Portable-Network-Archive-Specification

4. Chunk Specifications

4.1. Critical chunks

4.1.1. AHED Archive header

The AHED chunk must appear FIRST. It contains:

Significance Size Description
Major version 1-byte Major version of PNA
Minor version 1-byte Minor version of PNA
General purpose bit flag 2-byte Bit flags
Archive number 4-byte Archive number
Major version

Currently, only 0 is defined. It may be changed if there is a change in the structure of each chunk that makes up PNA.

Minor version

Currently, only 0 is defined. It may be changed when there is a change in the type of chunks that make up PNA.

General purpose bit flag

Bit0 ~ Bit15 currently does not used. reserve for the future.

Archive number

Contains the number of the archive when the archive is split.
Archive number is start with 0.

4.1.2. AEND Archive tailer

This chunk must appear last. This signals the end of PNA data stream. The chunk data area is empty. Decoders should not load more than this chunk.

4.1.3. ANXT Archive continues marker

Indicates that the archive is split and the following file exists. The Archive number field of the AHED chunk of the next file will be the value of the Archive number field of the AHED chunk of the current file incremented by 1. The chunk data area is empty.

4.1.4. FHED File header

Basic information about each entry is stored.

Significance Size Description
Major version 1-byte Major version
Minor version 1-byte Minor version
Entry kind 1-byte Entry kind
Compression method 1-byte Compression method
Encryption method 1-byte Encryption method
Cipher mode 1-byte Cipher mode
Path n-byte File path
Entry kind

The entry kind is recorded. 0 is regular file 1 is directory 2 is symbolic link 3 is hard link 4 is a file that has previously appeared in the archive

Compression method

The compression method is recorded. 0 is not compression 1 is deflate 2 is zstandard 4 is lzma

Encryption method

The encryption method is recorded. 0 is not encryption 1 is AES (Rijndael) 2 is Camellia

When this field value is 0, PHSF chunk is not required.

Cipher mode

Cipher mode of encryption. 0 is cbc mode 1 is ctr mode

Not interested in the value of this field, if Encryption method filed value is 0.

File path

The path of entry is encoded by UTF-8. The / is used as a path separator. Paths should not contain / at the leading or trailing. Decoders should ignore them even if they contain a leading or trailing /.
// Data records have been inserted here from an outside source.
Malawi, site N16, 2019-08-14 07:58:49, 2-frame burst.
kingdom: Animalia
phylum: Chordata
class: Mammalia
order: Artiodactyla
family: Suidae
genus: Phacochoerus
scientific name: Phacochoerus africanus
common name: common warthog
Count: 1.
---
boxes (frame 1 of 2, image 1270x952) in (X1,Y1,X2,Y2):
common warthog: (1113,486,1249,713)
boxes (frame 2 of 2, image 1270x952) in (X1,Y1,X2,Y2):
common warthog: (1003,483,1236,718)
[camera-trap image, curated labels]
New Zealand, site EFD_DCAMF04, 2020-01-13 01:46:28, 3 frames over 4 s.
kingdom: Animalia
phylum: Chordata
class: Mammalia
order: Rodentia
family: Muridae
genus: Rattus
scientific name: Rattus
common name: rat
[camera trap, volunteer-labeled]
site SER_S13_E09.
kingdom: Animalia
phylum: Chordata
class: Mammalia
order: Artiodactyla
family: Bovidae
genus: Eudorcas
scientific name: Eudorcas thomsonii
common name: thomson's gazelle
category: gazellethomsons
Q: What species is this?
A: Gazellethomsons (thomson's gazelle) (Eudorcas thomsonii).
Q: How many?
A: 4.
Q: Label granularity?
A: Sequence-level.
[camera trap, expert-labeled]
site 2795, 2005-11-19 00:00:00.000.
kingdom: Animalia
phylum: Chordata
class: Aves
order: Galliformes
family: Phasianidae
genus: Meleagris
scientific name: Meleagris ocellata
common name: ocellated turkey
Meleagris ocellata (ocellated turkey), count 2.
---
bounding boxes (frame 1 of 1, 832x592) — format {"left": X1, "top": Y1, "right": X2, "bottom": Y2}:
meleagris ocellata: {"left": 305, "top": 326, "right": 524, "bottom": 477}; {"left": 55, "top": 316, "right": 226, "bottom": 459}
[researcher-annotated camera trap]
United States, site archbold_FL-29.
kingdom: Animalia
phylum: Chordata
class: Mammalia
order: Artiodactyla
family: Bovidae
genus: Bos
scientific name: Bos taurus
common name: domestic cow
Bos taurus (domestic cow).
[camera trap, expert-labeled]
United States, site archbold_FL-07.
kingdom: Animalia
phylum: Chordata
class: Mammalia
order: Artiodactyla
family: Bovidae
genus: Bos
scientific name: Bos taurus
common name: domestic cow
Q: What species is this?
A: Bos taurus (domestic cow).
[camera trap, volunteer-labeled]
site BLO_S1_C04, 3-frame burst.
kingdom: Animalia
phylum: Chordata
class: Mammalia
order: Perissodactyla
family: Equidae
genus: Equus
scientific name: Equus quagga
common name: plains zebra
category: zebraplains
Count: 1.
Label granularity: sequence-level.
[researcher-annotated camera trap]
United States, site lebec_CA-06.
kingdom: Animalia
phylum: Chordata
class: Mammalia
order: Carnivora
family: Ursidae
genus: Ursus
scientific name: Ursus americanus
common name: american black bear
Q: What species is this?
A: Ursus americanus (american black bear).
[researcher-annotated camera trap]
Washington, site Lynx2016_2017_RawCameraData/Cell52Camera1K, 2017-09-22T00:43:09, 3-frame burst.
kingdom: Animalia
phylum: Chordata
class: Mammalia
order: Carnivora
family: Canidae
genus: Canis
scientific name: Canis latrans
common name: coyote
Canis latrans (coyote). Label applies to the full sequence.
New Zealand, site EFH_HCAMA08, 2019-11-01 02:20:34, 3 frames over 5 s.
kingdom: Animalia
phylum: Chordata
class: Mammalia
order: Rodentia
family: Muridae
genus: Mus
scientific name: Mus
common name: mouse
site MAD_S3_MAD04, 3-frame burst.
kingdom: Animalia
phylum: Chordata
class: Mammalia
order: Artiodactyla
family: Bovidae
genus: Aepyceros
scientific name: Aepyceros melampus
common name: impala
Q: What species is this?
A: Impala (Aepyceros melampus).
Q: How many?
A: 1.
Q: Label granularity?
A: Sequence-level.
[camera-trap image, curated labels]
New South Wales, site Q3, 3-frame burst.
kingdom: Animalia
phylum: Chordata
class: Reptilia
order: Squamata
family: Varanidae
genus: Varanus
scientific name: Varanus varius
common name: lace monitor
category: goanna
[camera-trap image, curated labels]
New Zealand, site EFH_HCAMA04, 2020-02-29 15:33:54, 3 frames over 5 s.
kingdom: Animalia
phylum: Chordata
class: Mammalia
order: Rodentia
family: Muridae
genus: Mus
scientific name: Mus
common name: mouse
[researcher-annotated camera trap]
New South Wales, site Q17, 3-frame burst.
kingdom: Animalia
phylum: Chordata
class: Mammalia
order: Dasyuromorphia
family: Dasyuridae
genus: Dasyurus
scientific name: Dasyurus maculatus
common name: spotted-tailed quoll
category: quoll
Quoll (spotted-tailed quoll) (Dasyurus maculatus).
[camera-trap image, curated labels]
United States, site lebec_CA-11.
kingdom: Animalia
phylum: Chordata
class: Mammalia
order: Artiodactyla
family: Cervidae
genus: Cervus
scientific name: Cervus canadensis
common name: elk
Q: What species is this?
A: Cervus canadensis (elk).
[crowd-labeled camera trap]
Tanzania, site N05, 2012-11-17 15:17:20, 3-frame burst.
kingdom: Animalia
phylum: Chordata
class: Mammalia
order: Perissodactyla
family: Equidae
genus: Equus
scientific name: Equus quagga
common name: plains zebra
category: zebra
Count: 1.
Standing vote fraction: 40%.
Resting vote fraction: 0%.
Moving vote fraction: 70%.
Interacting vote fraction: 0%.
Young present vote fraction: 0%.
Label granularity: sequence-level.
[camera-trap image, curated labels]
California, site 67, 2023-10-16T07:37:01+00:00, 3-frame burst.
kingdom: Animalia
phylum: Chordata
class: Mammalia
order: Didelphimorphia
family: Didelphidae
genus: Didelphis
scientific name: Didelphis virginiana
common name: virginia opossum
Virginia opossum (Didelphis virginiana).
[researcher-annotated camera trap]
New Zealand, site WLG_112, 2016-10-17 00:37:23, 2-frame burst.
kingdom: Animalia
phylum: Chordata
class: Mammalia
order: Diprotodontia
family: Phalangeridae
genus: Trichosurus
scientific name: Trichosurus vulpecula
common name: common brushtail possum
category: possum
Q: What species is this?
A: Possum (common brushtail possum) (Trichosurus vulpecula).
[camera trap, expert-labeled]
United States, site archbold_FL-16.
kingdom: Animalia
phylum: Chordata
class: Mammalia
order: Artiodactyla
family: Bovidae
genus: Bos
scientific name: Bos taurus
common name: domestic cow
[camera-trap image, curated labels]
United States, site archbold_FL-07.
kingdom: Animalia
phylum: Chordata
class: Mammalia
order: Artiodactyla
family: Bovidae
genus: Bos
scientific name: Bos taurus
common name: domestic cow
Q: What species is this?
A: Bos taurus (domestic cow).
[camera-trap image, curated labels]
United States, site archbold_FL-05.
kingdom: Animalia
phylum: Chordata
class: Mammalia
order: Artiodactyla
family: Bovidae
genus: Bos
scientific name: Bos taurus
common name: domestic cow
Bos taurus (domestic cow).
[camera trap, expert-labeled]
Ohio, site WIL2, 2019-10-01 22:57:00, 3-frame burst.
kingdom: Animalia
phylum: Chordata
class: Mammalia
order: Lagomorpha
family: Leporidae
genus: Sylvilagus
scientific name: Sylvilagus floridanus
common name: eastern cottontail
FHED field values (PNA method code)

The Compression method, Encryption method, and Cipher mode fields in the FHED chunk must be set to the following PNA method codes (integer values):

Field Value Algorithm/Mode Note
Compression method 0 No compression  
  1 Deflate zlib compatible
  2 Zstandard  
  4 LZMA xz
Encryption method 0 No encryption  
  1 AES (Rijndael) 256-bit key
  2 Camellia 256-bit key
Cipher mode 0 CBC Cipher Block Chaining
  1 CTR Counter Mode

Note:

4.1.5. PHSF Password hash

The information about the key derivation function when encrypting a file.
This chunk appeared after FHED chunk and before FDAT chunk.
If the value of the Encryption method field of FHED chunk is not 0, this chunk is required.

size description
n-byte PHC string format

About PHC string format

4.1.6. FDAT File data

The actual data of the file is recorded. Multiple of these chunks are permitted for a single entry.

4.1.7. FEND File tailer

This signals the end of the entry data stream. The chunk data area is empty.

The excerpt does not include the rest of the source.